Task objective ::
Reproduce the following lines verbatim, keeping every character, bracket, and line break unchanged.

The input ::

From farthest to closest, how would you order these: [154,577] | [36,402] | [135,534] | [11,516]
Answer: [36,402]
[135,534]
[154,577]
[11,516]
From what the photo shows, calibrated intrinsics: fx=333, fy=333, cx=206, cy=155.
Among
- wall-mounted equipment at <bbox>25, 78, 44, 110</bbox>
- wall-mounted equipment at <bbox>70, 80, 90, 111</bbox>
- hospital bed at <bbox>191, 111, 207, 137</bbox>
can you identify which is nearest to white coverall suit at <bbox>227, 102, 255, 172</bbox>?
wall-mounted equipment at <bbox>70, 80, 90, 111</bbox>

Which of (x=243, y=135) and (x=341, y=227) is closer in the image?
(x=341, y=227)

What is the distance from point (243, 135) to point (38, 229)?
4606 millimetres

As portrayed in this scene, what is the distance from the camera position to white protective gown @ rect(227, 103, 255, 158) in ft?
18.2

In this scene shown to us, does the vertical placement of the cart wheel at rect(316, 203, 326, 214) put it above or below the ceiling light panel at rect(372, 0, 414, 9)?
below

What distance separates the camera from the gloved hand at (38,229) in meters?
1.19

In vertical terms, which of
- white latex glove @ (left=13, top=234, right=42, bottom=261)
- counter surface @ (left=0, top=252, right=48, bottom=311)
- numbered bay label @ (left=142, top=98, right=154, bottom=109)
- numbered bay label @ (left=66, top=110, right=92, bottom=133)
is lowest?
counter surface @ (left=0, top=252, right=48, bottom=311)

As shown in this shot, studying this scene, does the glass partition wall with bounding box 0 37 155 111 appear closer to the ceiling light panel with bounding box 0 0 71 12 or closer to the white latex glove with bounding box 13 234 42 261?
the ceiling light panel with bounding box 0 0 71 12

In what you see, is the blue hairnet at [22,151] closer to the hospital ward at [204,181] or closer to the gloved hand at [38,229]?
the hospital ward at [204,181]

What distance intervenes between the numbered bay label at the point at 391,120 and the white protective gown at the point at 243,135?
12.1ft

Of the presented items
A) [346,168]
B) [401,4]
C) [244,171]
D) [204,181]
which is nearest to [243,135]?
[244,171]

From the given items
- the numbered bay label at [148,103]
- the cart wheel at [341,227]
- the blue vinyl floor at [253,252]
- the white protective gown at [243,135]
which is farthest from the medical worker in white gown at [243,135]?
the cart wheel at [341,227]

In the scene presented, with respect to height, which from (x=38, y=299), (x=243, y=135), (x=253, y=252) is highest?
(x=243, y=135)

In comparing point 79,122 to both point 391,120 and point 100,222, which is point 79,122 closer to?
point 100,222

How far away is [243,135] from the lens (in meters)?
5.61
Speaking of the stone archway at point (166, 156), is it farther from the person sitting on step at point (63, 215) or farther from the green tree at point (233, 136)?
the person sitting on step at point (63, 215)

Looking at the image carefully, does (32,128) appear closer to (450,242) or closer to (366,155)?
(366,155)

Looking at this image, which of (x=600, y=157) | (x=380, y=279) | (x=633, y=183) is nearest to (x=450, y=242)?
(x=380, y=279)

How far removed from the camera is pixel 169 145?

Correct answer ::
From farthest to closest, how would you order these: [154,577] | [36,402] | [135,534] | [11,516]
Answer: [36,402]
[135,534]
[154,577]
[11,516]
From what the photo shows, calibrated intrinsics: fx=333, fy=333, cx=206, cy=155.
Among
- wall-mounted equipment at <bbox>25, 78, 44, 110</bbox>
- wall-mounted equipment at <bbox>70, 80, 90, 111</bbox>
- hospital bed at <bbox>191, 111, 207, 137</bbox>
can you identify which is nearest to white coverall suit at <bbox>227, 102, 255, 172</bbox>?
wall-mounted equipment at <bbox>70, 80, 90, 111</bbox>

Which of (x=243, y=135) and (x=341, y=227) is closer in the image?
(x=341, y=227)

What is the distance from point (243, 135) to point (38, 229)?
4606 millimetres

As portrayed in this scene, what is the distance from the camera position to white protective gown @ rect(227, 103, 255, 158) in ft?
18.2

In this scene shown to us, does the vertical placement of the cart wheel at rect(316, 203, 326, 214) put it above or below the ceiling light panel at rect(372, 0, 414, 9)?
below

What distance separates the camera from the gloved hand at (38,229) in meters?
1.19

In vertical terms, which of
- white latex glove @ (left=13, top=234, right=42, bottom=261)
- counter surface @ (left=0, top=252, right=48, bottom=311)
- numbered bay label @ (left=142, top=98, right=154, bottom=109)
- numbered bay label @ (left=66, top=110, right=92, bottom=133)
is lowest?
counter surface @ (left=0, top=252, right=48, bottom=311)

As shown in this shot, studying this scene, does the glass partition wall with bounding box 0 37 155 111 appear closer to the ceiling light panel with bounding box 0 0 71 12 or closer to the white latex glove with bounding box 13 234 42 261?
the ceiling light panel with bounding box 0 0 71 12

In what you see, is the blue hairnet at [22,151] closer to the hospital ward at [204,181] or closer to the gloved hand at [38,229]?
the hospital ward at [204,181]

What distance intervenes between the numbered bay label at the point at 391,120 and the white protective gown at the point at 243,135?
12.1ft

Of the presented items
A) [346,168]
B) [401,4]
C) [244,171]
D) [204,181]
which is nearest to [243,135]?
[244,171]

From the given items
- the numbered bay label at [148,103]
- the cart wheel at [341,227]
- the blue vinyl floor at [253,252]
- the white protective gown at [243,135]
which is farthest from the medical worker in white gown at [243,135]?
the cart wheel at [341,227]

In the scene presented, with respect to height, which from (x=38, y=299), (x=243, y=135), (x=253, y=252) is highest?
(x=243, y=135)

In comparing point 79,122 to both point 391,120 and point 100,222, which is point 79,122 closer to?
point 100,222

How far away is [243,135] from the lens (in meters)?
5.61
Speaking of the stone archway at point (166, 156), is it farther from the person sitting on step at point (63, 215) or farther from the green tree at point (233, 136)?
the person sitting on step at point (63, 215)

Looking at the image carefully, does (32,128) appear closer to (450,242) or closer to (366,155)?
(366,155)

Looking at this image, which of (x=600, y=157) | (x=380, y=279) | (x=633, y=183) is nearest to (x=450, y=242)?
(x=380, y=279)

How far removed from the camera is pixel 169 145?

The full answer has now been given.